→ AUFGABE: Ersetze in den Zeilen von der Zeile mit „Is (454,468) nearer“ bis einschließlich zum Ende der Datensätze „breaking wave“ durch „rolling wave“ und gib nur diese Zeilen sonst unverändert wieder. Lass die Bilder dabei weg.

▼

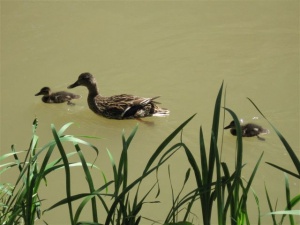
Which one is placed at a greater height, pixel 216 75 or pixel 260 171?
pixel 216 75

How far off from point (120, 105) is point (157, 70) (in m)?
0.98

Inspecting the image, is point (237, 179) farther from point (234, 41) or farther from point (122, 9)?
point (122, 9)

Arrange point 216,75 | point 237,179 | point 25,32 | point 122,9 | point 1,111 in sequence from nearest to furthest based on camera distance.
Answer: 1. point 237,179
2. point 1,111
3. point 216,75
4. point 25,32
5. point 122,9

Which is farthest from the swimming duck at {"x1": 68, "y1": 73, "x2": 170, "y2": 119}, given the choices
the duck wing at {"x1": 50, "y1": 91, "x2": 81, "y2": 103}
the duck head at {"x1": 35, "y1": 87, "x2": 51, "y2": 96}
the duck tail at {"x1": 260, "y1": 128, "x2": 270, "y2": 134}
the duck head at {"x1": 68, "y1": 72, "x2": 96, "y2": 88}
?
the duck tail at {"x1": 260, "y1": 128, "x2": 270, "y2": 134}

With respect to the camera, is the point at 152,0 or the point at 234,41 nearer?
the point at 234,41

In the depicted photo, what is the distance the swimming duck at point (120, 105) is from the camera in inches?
210

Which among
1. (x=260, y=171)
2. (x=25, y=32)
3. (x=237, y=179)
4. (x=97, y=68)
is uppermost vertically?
(x=25, y=32)

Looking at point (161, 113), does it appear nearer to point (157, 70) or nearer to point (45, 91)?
point (157, 70)

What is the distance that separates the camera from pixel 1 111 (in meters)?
5.54

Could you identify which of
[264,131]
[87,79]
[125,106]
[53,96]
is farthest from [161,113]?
[53,96]

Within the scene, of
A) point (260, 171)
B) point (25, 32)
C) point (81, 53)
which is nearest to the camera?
point (260, 171)

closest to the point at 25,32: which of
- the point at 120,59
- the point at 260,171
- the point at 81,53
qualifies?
the point at 81,53

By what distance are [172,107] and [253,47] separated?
167cm

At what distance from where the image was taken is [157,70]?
6.20 meters
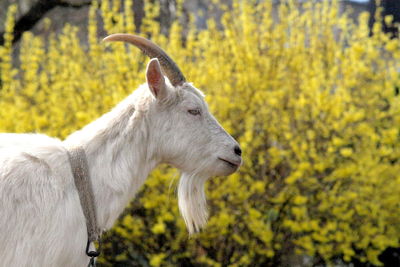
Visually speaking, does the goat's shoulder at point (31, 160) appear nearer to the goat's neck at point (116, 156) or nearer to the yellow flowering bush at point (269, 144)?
the goat's neck at point (116, 156)

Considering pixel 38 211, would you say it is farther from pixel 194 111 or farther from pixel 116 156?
pixel 194 111

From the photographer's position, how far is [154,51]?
2984mm

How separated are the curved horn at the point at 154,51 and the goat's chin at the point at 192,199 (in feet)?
1.58

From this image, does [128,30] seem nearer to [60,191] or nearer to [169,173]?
[169,173]

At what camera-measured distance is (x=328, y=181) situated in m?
5.50

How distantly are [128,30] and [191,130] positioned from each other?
292 centimetres

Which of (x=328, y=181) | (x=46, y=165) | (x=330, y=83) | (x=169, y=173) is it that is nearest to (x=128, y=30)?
(x=169, y=173)

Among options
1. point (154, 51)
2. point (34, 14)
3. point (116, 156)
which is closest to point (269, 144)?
point (154, 51)

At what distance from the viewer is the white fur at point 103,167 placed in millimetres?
2559

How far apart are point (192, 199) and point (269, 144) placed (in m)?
2.42

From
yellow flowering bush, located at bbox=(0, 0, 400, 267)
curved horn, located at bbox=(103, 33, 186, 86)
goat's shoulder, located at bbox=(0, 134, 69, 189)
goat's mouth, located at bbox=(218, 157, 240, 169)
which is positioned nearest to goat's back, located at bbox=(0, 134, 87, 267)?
goat's shoulder, located at bbox=(0, 134, 69, 189)

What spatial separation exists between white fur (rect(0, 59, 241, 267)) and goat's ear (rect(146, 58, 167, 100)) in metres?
0.02

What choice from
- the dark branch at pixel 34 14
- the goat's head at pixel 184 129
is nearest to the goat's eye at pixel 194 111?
the goat's head at pixel 184 129

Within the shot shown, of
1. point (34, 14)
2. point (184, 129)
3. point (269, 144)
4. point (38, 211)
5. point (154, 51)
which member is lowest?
point (269, 144)
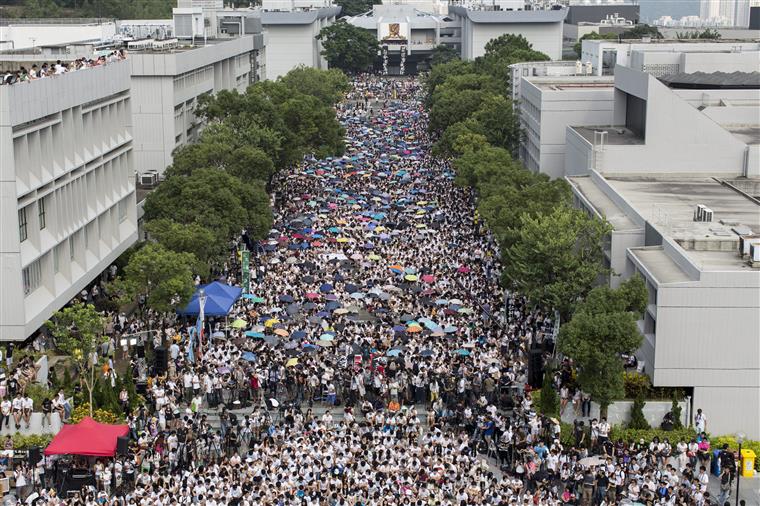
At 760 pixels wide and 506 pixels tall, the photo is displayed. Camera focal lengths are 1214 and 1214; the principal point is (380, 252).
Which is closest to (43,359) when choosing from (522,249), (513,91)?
(522,249)

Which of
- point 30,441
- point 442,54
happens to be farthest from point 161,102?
point 442,54

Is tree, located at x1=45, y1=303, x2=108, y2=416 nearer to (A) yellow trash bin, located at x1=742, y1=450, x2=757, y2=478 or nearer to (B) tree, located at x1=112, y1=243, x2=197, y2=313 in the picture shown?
(B) tree, located at x1=112, y1=243, x2=197, y2=313

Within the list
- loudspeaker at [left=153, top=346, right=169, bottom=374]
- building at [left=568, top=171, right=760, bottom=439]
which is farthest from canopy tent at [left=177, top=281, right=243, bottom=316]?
building at [left=568, top=171, right=760, bottom=439]

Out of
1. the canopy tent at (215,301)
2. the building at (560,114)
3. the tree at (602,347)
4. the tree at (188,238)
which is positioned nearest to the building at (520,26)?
the building at (560,114)

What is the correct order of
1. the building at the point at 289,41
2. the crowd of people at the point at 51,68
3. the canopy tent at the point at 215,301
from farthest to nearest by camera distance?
the building at the point at 289,41 → the canopy tent at the point at 215,301 → the crowd of people at the point at 51,68

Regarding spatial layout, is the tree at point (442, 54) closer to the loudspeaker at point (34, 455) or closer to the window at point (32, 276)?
the window at point (32, 276)

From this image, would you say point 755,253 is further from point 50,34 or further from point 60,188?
point 50,34
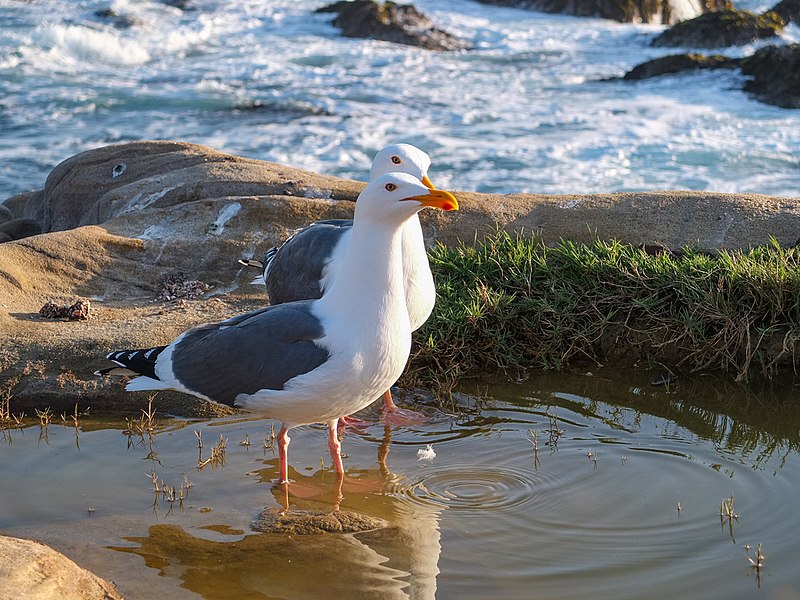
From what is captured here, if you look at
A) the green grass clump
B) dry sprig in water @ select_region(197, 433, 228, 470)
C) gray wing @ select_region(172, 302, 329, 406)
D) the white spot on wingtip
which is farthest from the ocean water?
gray wing @ select_region(172, 302, 329, 406)

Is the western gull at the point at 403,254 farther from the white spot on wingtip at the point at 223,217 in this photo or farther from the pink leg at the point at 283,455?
the white spot on wingtip at the point at 223,217

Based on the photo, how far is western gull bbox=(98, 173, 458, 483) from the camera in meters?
4.00

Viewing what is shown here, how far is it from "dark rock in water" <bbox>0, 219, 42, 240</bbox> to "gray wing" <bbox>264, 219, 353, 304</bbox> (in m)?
4.38

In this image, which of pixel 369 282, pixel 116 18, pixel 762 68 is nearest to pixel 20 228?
pixel 369 282

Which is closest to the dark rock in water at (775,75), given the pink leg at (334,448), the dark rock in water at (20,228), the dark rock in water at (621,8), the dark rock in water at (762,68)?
the dark rock in water at (762,68)

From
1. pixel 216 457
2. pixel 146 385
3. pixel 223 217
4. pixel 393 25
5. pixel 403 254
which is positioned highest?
pixel 393 25

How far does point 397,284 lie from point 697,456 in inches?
65.9

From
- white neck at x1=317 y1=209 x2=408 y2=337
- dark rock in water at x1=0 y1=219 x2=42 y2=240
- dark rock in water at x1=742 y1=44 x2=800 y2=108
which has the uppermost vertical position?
dark rock in water at x1=742 y1=44 x2=800 y2=108

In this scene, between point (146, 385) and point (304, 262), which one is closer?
point (146, 385)

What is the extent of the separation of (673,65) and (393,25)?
658cm

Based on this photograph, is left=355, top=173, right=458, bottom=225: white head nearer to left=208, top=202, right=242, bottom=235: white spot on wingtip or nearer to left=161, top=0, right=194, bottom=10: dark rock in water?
left=208, top=202, right=242, bottom=235: white spot on wingtip

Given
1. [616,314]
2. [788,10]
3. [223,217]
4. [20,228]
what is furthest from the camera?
[788,10]

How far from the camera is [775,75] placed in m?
16.4

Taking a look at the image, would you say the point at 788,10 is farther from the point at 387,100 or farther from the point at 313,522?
the point at 313,522
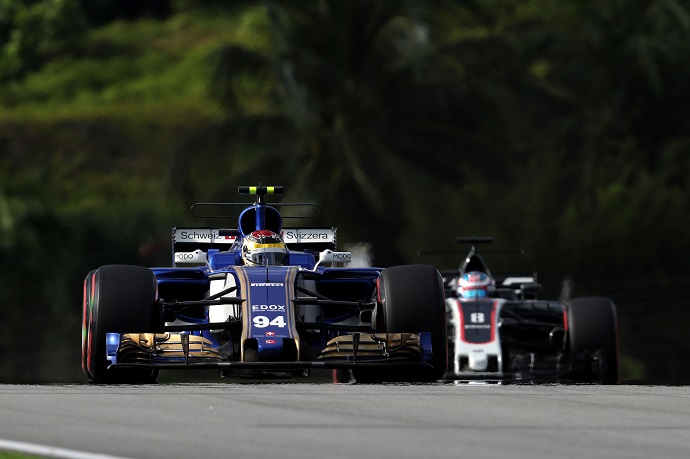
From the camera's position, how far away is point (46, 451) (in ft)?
27.0

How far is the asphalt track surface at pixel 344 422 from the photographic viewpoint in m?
8.34

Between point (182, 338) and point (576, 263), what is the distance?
29.5 m

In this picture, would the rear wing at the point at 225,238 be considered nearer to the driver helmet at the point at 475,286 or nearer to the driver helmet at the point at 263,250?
the driver helmet at the point at 263,250

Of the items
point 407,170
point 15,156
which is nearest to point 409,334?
point 407,170

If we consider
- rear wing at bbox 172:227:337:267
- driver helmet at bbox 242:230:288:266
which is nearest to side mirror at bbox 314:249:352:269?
driver helmet at bbox 242:230:288:266

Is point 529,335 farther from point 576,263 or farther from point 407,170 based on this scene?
point 576,263

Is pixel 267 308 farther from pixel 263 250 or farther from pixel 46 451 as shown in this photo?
pixel 46 451

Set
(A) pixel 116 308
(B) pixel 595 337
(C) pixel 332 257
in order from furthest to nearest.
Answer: (B) pixel 595 337
(C) pixel 332 257
(A) pixel 116 308

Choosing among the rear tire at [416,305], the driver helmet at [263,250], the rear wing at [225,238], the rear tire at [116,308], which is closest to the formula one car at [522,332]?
the rear wing at [225,238]

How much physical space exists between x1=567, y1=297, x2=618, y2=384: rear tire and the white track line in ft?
35.0

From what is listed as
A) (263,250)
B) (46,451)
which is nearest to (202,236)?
(263,250)

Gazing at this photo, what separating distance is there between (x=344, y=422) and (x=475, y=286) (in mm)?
Result: 10687

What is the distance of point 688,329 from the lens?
33531 mm

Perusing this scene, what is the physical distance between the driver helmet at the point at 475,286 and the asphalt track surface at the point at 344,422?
24.4 feet
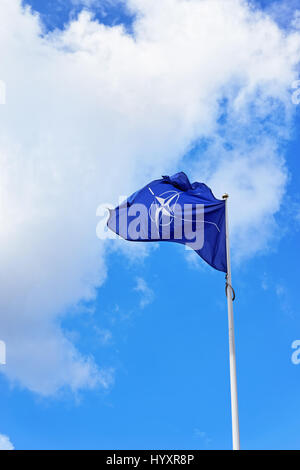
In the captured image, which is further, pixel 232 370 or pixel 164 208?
pixel 164 208

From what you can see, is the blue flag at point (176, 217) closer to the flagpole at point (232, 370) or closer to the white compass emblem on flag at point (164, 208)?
the white compass emblem on flag at point (164, 208)

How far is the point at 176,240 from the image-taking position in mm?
19938

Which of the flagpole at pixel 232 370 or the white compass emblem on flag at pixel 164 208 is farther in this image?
the white compass emblem on flag at pixel 164 208

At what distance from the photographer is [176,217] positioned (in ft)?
66.7

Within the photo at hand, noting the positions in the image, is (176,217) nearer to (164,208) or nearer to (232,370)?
(164,208)

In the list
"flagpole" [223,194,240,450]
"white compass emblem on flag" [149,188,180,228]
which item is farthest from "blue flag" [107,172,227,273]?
"flagpole" [223,194,240,450]

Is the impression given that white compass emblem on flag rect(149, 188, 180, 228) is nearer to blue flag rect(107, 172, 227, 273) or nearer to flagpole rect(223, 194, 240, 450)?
blue flag rect(107, 172, 227, 273)

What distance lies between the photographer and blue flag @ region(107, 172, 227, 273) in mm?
19875

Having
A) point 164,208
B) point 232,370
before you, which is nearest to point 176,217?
point 164,208

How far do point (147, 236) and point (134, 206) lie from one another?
2065mm

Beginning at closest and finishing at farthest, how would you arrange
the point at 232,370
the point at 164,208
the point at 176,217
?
the point at 232,370 → the point at 176,217 → the point at 164,208

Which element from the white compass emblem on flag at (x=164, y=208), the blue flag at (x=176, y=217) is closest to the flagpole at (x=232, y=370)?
the blue flag at (x=176, y=217)

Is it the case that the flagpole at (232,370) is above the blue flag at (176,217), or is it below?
below

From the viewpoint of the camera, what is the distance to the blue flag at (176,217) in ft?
65.2
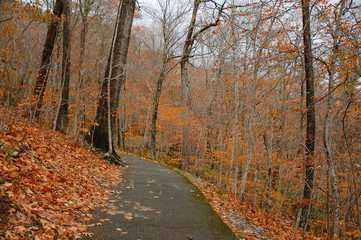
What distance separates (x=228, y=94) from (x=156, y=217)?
45.7 feet

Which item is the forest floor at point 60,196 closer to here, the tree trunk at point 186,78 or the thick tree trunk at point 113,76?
the thick tree trunk at point 113,76

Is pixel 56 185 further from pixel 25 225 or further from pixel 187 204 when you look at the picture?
pixel 187 204

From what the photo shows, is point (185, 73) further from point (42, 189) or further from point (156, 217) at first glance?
point (42, 189)

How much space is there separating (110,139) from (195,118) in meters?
10.5

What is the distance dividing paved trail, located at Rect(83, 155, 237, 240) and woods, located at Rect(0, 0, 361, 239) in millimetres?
1615

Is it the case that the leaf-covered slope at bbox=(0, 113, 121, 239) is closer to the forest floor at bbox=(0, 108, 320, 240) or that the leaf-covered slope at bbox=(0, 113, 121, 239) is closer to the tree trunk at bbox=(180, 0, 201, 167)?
the forest floor at bbox=(0, 108, 320, 240)

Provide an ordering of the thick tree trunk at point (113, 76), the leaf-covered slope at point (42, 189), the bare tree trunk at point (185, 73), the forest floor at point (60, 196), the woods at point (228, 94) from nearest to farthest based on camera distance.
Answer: the leaf-covered slope at point (42, 189)
the forest floor at point (60, 196)
the woods at point (228, 94)
the thick tree trunk at point (113, 76)
the bare tree trunk at point (185, 73)

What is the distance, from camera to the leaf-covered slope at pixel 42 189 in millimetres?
2446

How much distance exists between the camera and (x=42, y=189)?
11.2 ft

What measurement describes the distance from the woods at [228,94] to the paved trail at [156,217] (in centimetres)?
162

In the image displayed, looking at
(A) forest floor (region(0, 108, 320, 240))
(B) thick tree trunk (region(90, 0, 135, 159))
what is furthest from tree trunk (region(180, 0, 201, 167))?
(A) forest floor (region(0, 108, 320, 240))

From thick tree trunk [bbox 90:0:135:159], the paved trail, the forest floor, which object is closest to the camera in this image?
the forest floor

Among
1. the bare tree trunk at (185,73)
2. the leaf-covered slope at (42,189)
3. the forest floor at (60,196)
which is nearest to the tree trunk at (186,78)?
the bare tree trunk at (185,73)

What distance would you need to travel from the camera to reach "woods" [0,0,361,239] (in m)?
5.39
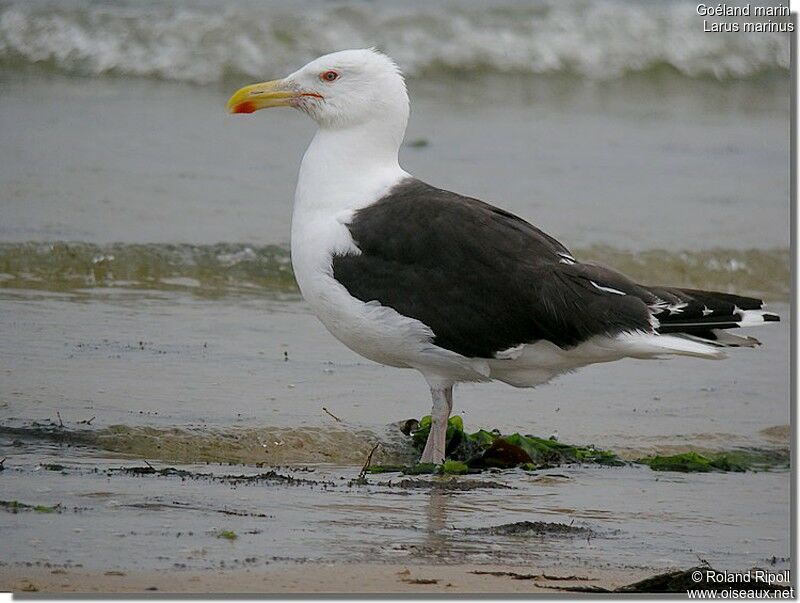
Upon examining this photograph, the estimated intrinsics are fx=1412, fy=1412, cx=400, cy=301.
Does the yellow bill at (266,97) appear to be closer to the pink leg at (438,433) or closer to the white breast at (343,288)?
the white breast at (343,288)

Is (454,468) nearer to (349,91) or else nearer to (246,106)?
(349,91)

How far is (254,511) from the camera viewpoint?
480 centimetres

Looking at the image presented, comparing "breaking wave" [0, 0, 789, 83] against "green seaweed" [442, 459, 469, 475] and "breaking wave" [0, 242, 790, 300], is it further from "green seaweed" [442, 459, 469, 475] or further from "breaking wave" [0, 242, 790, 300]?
"green seaweed" [442, 459, 469, 475]

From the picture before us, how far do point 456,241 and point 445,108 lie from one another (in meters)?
8.46

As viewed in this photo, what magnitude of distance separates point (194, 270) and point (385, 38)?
7.61 m

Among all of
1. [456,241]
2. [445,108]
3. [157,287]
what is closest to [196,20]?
A: [445,108]

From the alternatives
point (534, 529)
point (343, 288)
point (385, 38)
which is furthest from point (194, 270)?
point (385, 38)

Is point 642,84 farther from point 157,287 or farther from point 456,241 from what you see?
point 456,241

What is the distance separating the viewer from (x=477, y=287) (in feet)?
18.9

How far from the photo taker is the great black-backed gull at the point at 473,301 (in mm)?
5715

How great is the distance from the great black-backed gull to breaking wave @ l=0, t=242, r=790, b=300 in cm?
283

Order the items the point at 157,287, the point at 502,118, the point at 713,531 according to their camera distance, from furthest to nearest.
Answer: the point at 502,118, the point at 157,287, the point at 713,531

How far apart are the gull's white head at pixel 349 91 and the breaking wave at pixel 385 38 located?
8181mm

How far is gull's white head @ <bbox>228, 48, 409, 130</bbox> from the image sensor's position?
6289mm
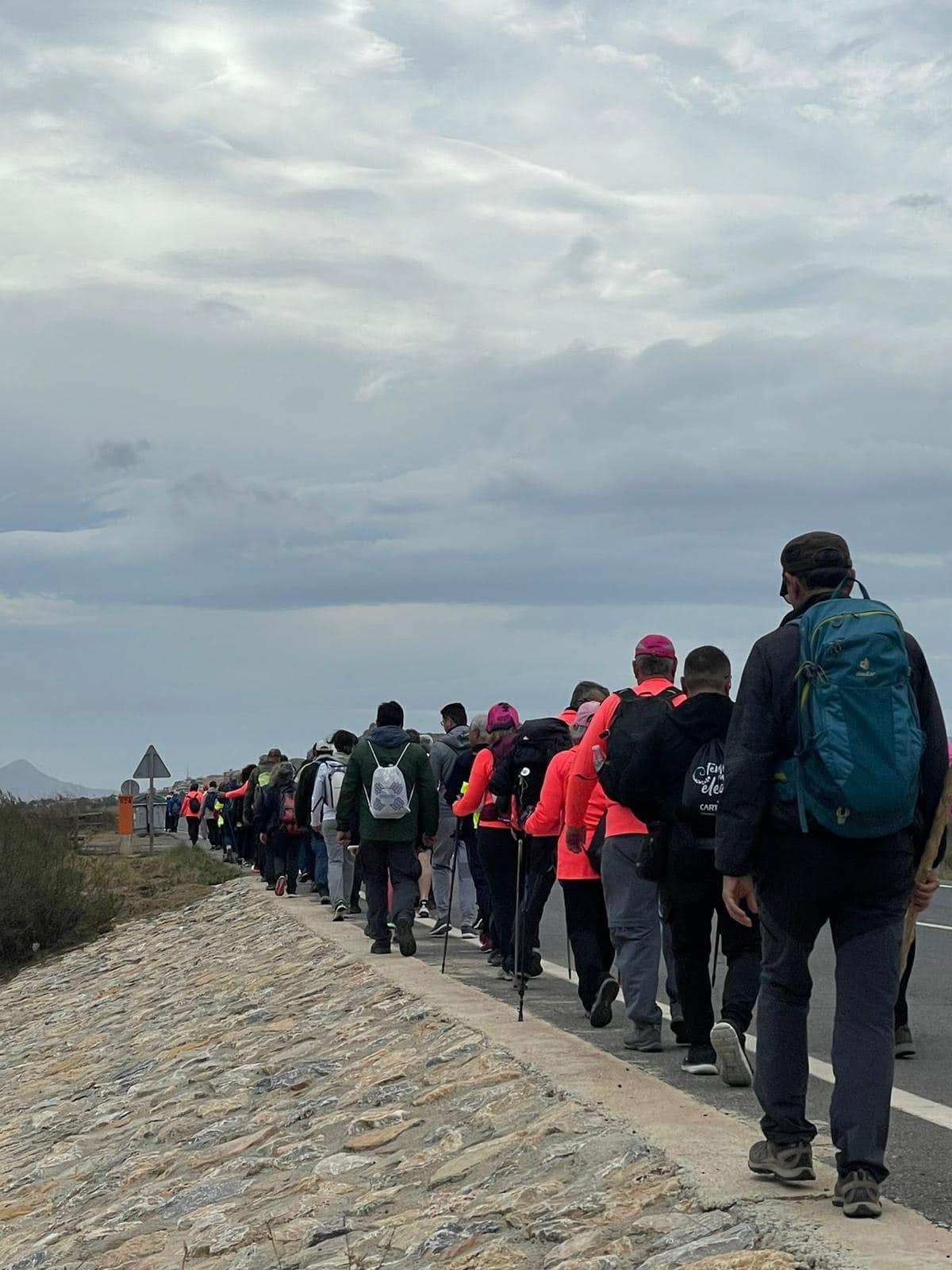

▲

→ ERGEBNIS:
Is (454,468) nearer to (349,91) or else nearer to (246,106)?
(349,91)

How far is (254,511) from the camera viewpoint?
480 centimetres

Looking at the image presented, comparing "rolling wave" [0, 0, 789, 83] against "green seaweed" [442, 459, 469, 475] and "rolling wave" [0, 242, 790, 300], is it further from "green seaweed" [442, 459, 469, 475] or further from "rolling wave" [0, 242, 790, 300]?
"green seaweed" [442, 459, 469, 475]

From the picture before us, how far do point 456,241 and point 445,108 lie from one another (in meters)?
8.46

As viewed in this photo, what magnitude of distance separates point (194, 270) and point (385, 38)?
7.61 m

Among all of
1. [456,241]
2. [445,108]
3. [157,287]
what is closest to [196,20]?
A: [445,108]

From the alternatives
point (534, 529)
point (343, 288)
point (385, 38)
which is furthest from point (194, 270)?
point (385, 38)

Is point 642,84 farther from point 157,287 or farther from point 456,241 from what you see?
point 456,241

What is the distance separating the viewer from (x=477, y=287) (in feet)?
18.9

How far from the photo taker is the great black-backed gull at the point at 473,301 (in mm)?
5715

How great is the distance from the great black-backed gull to rolling wave @ l=0, t=242, r=790, b=300 in cm?
283

Order the items the point at 157,287, the point at 502,118, the point at 713,531 according to their camera distance, from furthest to nearest.
Answer: the point at 502,118, the point at 157,287, the point at 713,531

How far apart are the gull's white head at pixel 349 91 and the rolling wave at pixel 385 38 located?
8181mm

How far is gull's white head @ <bbox>228, 48, 409, 130</bbox> from the image sensor's position?
6289mm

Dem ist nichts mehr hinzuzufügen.